ひと班6人だから7グループで今回のサマーキャンプを楽しむ訳だ。


注意事項などの挨拶が終わったら其々割り当てられたバンガローに散って行く。


これから3日後のキャンプ終了日迄各班で自由行動だ。

先ずは荷物を置いて皆んなで昼の弁当を食べる事にした。


「美鈴ちゃん…」


お弁当を広げてる美鈴に玲は心配そうな顔を見せる。


「心配しなくてもちゃんと玲くんの分もあるから…そんな顔しないの」


不安にしている玲に、子どもを諭す感じで美鈴が答えている。


玲はまさに子どものようにはしゃいで美鈴に抱きついた。

普段なら“うるさい”だの、“やらしい”だのと文句を言うくせに今日ばかりは美鈴のヤツもニコニコ顔になってる。


「煌月くん、わたしのも食べてみてよ」


麗がすかさず自分の弁当を持ってきてアピールを始める。


俺たち6人はテーブルに弁当を各々広げて座った。


麗、玲、美鈴と座り、向かい側に

杏輔、蒼香、俺の順だ。


俺たちは美鈴が作った弁当を小皿に取り分けて食べ始めた。


「やったぁ!僕の好きなものばかりだ!」


玲のヤツは美鈴から取ってもらった小皿の中身を見てご満悦な顔をしてる。


「美味しい!美味しい!

美鈴ちゃんのお弁当美味しい」


「煌月くん、わたしの卵焼き食べて!

わたしも自分で作ったんだよ」


美鈴の弁当を褒めまくるので面白くないみたいで、麗は玲に自分の弁当を勧めている。


「ありがとう!僕卵焼き大好き!」


麗の弁当箱から卵焼きを1つ口の中に放り込んだ玲は一瞬不思議な顔をした。


「このだし巻き卵美味しいね」


「そうでしょ? 遠慮しないでいっぱい食べて!」


しかし見てると玲が食べるのは專ら美鈴の弁当で、麗からは最初に貰ったひとつだけ。


「煌月くんのおにぎりそれなぁに」


今度はおにぎりの話題へいった。


「僕のは天むすだよ」


玲は自分の手に持っていたおにぎりを自慢げに見せている。


「この赤いの何?」


麗が怪訝な顔でおにぎりを見てる。


「人参」


美鈴の作る天むすおにぎりは、人参の千切りを片栗粉の衣で揚げ、だし醤油に潜らせたものが具にしてある。


「はあ? 何それ…せめて海老じゃないの?」


そうだよな…多分、普通はそう言われる…


「わたしのおにぎり食べてみて!牛肉のしぐれ煮が入ってるの!」


「じゃあ、僕のと交換しよう」


玲は自分の皿に入っていた天むすを麗に渡すと、彼女のおにぎりを1つ貰った。


「牛肉が甘辛くて美味しいね。
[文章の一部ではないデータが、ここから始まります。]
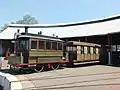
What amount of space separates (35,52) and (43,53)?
2.87ft

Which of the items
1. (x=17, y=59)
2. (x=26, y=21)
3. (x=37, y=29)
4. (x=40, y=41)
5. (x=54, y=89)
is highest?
(x=26, y=21)

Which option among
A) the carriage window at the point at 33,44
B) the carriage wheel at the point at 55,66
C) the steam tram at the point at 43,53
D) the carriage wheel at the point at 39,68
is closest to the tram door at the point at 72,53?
the steam tram at the point at 43,53

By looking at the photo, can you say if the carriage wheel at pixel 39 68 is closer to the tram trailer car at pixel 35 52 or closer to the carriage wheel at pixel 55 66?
the tram trailer car at pixel 35 52

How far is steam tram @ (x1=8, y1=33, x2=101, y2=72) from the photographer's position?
1741 cm

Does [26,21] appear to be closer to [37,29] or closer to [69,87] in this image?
[37,29]

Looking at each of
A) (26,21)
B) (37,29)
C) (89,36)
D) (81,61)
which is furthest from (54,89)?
(26,21)

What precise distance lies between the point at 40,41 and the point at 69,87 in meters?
7.50

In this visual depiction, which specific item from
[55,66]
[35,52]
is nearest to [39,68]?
[35,52]

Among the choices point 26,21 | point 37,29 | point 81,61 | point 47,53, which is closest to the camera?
point 47,53

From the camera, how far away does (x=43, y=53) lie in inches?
725

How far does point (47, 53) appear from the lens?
1883 centimetres

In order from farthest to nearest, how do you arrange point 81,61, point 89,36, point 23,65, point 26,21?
point 26,21 → point 89,36 → point 81,61 → point 23,65

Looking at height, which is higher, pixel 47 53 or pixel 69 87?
pixel 47 53

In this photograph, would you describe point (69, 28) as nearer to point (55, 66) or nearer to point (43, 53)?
point (55, 66)
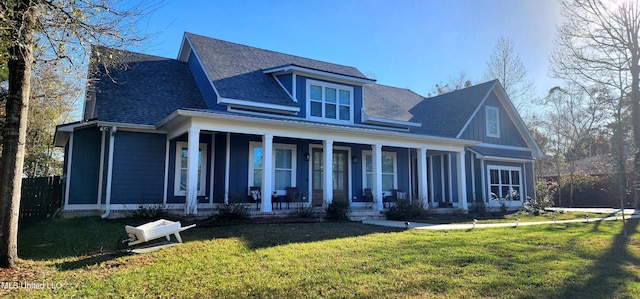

僕のはどう?」


「そうね…思ったより悪くないわ。

人参も甘いしいい感じ」


「でしょう?僕は美鈴ちゃんが作るこのおにぎりと卵焼きが好きなんだ!」


玲の味覚がどう云う基準なのか…

多分、美鈴の好みに調整されてるのだろう…


美鈴の作る卵焼きは少し甘めだ

だし巻き卵では勝ち目はない。


美鈴は小皿におかわりを強請る玲に、“はいはい”と仕方なさそうに取り分けているが、あの顔は絶対機嫌がいい!